*Data shown:*

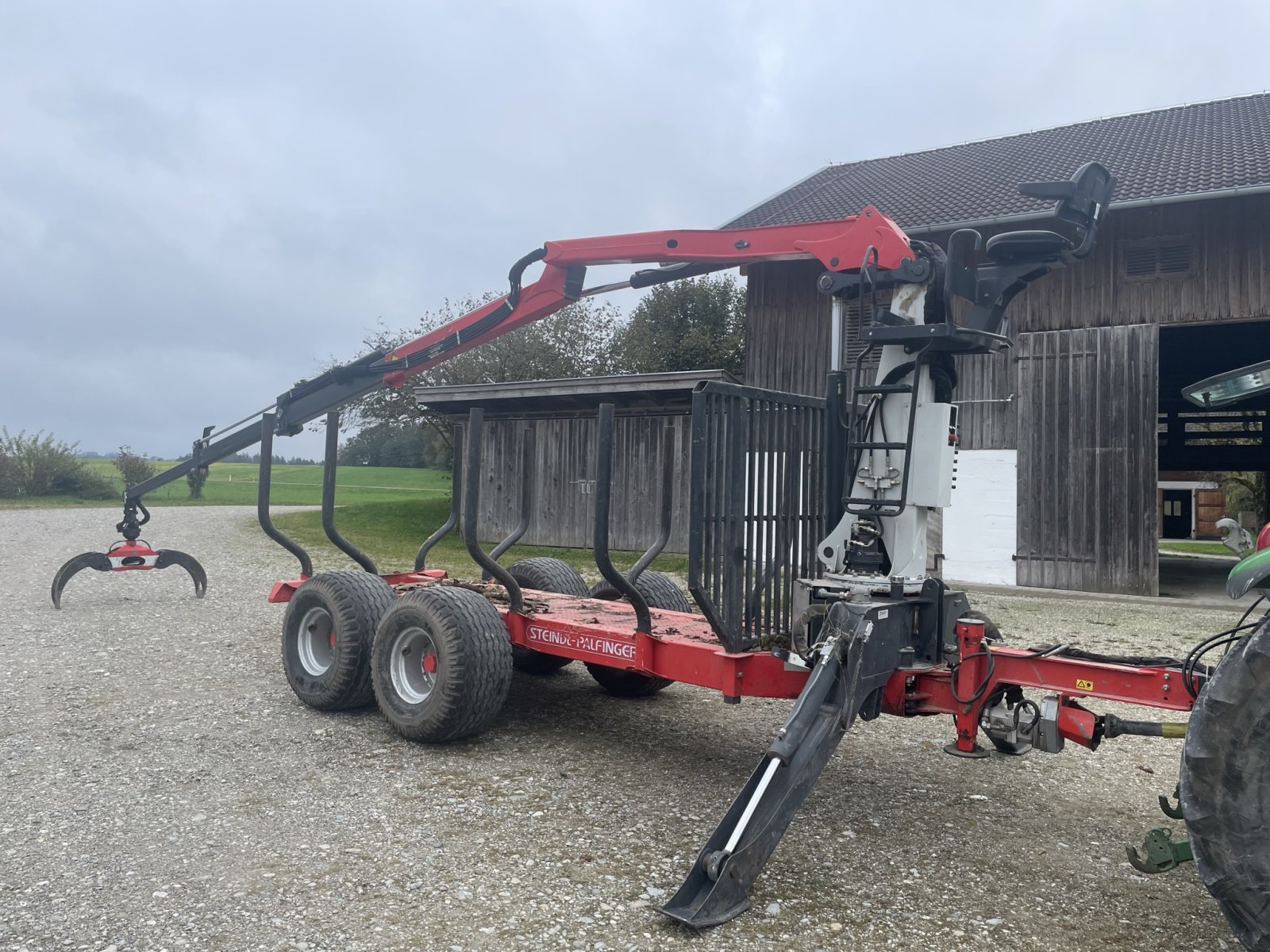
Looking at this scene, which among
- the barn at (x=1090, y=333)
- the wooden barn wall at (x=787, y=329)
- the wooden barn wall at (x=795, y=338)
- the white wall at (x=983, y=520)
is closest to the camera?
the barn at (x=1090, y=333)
* * *
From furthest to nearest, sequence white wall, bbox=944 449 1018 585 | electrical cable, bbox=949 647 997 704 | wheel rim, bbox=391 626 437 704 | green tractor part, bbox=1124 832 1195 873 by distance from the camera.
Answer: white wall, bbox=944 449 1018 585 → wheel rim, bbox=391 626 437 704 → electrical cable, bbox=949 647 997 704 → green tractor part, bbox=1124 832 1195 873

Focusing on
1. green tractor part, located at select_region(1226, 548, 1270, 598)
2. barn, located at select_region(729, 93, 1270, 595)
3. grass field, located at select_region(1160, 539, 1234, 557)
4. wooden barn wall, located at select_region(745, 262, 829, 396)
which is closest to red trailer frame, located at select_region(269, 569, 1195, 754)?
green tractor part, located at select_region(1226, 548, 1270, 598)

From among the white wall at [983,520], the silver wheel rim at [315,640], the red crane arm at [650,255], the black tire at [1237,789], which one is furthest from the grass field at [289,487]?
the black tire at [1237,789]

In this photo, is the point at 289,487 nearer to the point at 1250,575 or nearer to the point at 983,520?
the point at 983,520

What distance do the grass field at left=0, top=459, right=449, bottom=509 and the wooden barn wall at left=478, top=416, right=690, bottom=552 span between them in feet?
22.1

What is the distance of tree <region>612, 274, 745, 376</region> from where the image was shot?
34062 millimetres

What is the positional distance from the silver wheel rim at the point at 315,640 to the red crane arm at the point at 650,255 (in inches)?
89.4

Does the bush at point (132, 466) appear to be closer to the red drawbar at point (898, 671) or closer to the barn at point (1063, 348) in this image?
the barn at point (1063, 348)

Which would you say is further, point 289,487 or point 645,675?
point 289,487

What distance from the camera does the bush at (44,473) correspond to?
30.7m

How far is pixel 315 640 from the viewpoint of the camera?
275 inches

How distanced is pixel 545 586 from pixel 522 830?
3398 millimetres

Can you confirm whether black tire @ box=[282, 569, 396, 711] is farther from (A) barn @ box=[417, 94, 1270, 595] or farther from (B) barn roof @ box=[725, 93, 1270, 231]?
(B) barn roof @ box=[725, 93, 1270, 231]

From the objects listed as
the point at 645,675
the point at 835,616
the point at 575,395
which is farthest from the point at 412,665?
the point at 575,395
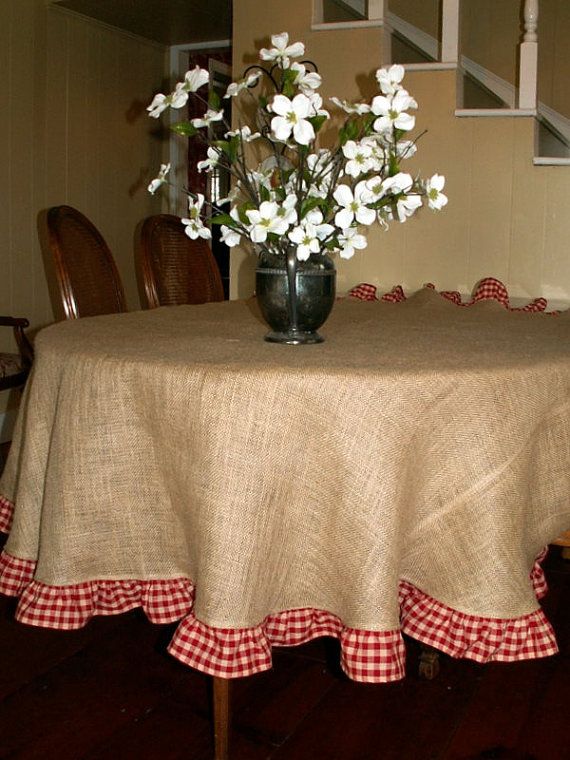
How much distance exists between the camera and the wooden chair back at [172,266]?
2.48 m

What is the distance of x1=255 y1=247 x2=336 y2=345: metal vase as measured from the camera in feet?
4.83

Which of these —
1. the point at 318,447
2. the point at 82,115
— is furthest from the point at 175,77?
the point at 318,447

*Problem:* Count the lines in the material above that contain the word "tractor". Reply with the number only.

*The output:* 4